Artists in the Trenches

Delta David Gier

Professional artists often find themselves at odds with both their workplace and their church. For musicians, whether on the concert stage or in the opera house, the prevailing assumption is that Christian faith is either naïve or intellectually dishonest. How does one faithfully live out one's calling in this atmosphere? And how does one contribute meaningfully to a church which either distrusts one's profession or finds it irrelevant to its mission? Join conductor Delta David Gier, along with a panel of professional musicians (soloists, opera singers, orchestral musicians), for a robust and honest discussion about life and faith in the midst of adversity.


Day 4

The Seeing of Sayers: A Christian Aesthetic

Crystal Downing

In The Mind of the Maker (1941), Dorothy L. Sayers argues that artists understand the Trinity better than many theologians do. This presentation explains how and why, outlining the origins of what Sayers called a “Christian Aesthetic.” From participating in photography contests and musical performances during her youth, through her success as a bestselling detective fiction novelist who vacationed with painters, and into her groundbreaking theatrical works (one of which caused the biggest religious scandal in 20th century Britain), we shall explore how Sayers celebrated the cliché-shattering truth of both Christ and creativity.

 

Paul Cézanne: Encounters with God

William Edgar

“Will I ever arrive at the goal so sought after?” Cézanne saw himself as the Moses of modern art. Where was his promised land?

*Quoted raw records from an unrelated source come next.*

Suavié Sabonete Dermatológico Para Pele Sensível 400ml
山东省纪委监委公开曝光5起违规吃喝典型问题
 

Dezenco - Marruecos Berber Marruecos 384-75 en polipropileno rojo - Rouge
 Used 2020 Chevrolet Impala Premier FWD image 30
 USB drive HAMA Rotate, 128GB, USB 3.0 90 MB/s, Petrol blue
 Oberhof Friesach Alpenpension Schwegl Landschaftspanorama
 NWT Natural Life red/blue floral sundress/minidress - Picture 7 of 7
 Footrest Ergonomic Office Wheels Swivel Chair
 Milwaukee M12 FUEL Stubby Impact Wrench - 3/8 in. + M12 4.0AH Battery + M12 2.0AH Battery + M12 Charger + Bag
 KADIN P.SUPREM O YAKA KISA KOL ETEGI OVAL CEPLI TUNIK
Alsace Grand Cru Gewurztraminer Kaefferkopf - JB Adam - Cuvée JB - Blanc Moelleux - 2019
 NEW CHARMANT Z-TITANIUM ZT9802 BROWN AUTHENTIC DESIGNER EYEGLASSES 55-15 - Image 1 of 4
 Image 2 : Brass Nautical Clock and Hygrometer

Though Cézanne, the extraordinary “post-impressionist”, painted only a few religious subjects and attended mass inconsistently, his oeuvre makes little sense without recognizing the presence of God. We can see this in at least three ways: (1) his critique of idolatry [l’Éternel Féminin]; (2) reconciliations of mankind with the creation and the individual with the self [Les Baigneuses]; and (3) leading us to the invisible, from love to victory [La Montagne Sainte Victoire].